— START OF Stored rows —

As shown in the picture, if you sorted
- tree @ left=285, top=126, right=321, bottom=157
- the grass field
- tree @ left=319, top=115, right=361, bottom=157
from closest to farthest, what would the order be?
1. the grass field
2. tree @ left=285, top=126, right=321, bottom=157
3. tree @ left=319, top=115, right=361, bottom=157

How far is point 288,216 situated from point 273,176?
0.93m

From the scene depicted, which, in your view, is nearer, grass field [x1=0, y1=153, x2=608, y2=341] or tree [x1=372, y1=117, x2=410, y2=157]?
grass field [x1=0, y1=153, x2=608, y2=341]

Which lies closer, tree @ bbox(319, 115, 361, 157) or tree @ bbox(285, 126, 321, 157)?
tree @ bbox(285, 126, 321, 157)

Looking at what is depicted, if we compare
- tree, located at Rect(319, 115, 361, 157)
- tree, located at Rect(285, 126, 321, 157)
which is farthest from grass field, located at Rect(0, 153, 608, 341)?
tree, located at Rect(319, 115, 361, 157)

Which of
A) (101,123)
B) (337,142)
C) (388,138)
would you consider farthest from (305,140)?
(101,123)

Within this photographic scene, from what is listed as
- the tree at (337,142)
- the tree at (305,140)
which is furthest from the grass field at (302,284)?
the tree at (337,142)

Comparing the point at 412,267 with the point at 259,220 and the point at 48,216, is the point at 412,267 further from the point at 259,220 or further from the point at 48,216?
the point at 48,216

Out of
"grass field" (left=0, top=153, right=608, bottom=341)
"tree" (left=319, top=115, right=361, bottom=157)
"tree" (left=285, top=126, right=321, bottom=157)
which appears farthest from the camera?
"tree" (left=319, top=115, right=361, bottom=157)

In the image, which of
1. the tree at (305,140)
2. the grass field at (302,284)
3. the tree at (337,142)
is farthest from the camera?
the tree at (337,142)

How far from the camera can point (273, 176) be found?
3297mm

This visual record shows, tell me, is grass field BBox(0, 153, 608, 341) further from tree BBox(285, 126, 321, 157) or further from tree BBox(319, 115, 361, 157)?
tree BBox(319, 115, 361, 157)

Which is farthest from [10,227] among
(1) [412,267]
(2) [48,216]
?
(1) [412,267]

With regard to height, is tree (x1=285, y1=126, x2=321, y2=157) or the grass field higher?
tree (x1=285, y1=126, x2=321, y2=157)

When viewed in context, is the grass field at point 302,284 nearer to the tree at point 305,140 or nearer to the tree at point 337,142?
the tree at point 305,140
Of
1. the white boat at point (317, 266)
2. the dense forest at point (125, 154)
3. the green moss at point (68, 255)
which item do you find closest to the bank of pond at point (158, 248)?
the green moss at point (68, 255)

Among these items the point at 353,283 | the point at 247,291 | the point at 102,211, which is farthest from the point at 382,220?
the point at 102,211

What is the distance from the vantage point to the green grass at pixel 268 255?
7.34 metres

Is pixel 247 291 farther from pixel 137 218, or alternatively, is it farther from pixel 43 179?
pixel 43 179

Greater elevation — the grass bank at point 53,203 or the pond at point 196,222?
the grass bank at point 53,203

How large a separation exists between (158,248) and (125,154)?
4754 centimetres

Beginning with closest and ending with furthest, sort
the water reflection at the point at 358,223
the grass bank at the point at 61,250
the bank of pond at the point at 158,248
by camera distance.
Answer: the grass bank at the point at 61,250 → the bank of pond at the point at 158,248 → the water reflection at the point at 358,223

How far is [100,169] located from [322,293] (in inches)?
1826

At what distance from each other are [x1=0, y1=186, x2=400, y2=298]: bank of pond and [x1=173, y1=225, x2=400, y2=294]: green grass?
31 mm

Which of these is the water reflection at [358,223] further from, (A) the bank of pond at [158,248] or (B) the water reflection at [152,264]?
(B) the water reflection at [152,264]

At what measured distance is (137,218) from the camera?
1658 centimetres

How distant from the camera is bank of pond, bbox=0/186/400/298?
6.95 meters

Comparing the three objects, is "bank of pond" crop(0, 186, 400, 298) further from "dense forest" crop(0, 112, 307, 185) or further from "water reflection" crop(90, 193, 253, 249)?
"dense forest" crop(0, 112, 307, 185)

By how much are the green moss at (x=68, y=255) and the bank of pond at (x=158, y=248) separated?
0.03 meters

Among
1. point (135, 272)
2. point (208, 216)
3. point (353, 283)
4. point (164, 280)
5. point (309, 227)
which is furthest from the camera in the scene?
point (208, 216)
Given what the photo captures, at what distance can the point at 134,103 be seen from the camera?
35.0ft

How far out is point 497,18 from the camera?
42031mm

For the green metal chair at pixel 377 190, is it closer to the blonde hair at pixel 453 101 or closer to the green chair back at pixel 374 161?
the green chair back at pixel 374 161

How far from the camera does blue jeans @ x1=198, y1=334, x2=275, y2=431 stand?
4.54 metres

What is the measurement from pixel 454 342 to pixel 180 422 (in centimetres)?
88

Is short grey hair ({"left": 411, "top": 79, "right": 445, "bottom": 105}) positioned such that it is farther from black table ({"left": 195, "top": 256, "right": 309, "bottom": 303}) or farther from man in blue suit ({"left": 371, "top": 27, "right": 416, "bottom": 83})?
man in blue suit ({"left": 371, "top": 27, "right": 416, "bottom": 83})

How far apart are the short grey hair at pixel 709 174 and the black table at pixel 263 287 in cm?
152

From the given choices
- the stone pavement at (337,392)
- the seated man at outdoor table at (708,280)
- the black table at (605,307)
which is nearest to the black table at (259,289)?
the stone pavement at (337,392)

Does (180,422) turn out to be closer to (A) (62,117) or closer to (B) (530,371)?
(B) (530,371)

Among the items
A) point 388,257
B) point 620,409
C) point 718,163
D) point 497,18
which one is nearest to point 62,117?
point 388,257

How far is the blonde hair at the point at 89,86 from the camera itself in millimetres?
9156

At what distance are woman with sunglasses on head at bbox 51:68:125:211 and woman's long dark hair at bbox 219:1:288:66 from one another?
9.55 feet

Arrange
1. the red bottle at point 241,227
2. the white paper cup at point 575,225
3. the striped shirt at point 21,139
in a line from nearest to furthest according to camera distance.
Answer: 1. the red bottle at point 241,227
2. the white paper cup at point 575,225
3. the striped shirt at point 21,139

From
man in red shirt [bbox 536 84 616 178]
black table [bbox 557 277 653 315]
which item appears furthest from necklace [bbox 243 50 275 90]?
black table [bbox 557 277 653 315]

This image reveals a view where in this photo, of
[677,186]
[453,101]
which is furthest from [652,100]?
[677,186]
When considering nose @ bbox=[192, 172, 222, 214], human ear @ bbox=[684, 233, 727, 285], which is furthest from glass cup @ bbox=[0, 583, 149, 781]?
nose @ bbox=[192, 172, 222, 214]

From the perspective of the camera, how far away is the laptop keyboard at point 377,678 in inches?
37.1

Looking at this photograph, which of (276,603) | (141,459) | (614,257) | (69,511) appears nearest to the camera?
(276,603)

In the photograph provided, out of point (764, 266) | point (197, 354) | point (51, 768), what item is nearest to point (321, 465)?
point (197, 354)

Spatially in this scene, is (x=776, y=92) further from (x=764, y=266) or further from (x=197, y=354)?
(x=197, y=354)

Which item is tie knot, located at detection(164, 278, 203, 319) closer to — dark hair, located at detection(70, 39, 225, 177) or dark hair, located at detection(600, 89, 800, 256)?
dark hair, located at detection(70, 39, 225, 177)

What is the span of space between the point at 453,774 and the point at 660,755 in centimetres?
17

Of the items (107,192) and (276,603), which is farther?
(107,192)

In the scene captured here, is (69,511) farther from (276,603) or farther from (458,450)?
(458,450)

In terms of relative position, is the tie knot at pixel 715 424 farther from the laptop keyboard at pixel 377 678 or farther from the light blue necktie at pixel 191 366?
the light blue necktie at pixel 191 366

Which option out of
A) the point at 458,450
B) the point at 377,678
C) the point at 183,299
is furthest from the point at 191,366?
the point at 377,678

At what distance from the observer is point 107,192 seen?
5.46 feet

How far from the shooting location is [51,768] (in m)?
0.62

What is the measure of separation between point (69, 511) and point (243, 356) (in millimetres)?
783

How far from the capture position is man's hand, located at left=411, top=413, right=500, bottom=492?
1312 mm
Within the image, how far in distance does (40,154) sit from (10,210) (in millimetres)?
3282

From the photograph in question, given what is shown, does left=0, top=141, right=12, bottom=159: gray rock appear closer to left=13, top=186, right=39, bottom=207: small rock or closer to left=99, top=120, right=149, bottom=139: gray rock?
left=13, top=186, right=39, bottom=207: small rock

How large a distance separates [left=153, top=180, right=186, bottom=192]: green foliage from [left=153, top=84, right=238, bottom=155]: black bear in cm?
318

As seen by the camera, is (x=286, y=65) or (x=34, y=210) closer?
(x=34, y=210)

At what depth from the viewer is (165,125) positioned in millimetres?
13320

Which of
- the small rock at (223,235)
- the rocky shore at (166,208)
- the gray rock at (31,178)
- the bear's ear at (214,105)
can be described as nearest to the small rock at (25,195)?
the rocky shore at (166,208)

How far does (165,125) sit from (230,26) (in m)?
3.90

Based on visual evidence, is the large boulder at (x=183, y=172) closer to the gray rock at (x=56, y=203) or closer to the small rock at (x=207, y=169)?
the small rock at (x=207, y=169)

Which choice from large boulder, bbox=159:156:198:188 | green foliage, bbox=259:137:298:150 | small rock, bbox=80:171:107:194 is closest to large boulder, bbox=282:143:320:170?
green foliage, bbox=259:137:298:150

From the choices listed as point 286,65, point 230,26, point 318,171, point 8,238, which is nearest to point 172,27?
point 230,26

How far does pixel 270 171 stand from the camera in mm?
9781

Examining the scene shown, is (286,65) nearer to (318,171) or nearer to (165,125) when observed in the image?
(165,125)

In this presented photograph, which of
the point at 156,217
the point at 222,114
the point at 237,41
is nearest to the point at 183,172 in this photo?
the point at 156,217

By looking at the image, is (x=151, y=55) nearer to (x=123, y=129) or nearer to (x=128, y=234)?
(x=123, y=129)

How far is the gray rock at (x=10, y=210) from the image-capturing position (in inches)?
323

— END OF Stored rows —

Starting at the line that has "Which of these" and ending with the line that has "6.95 meters", swap every "camera" for "viewer" and give those lines again with nothing else changed.

Solution for this task –
Which of these is the water reflection at [358,223] further from, (A) the bank of pond at [158,248] or (B) the water reflection at [152,264]?
(B) the water reflection at [152,264]

At what measured distance is (137,218) from the viewer?
1658 centimetres

How distant from the viewer is bank of pond, bbox=0/186/400/298?
6.95 meters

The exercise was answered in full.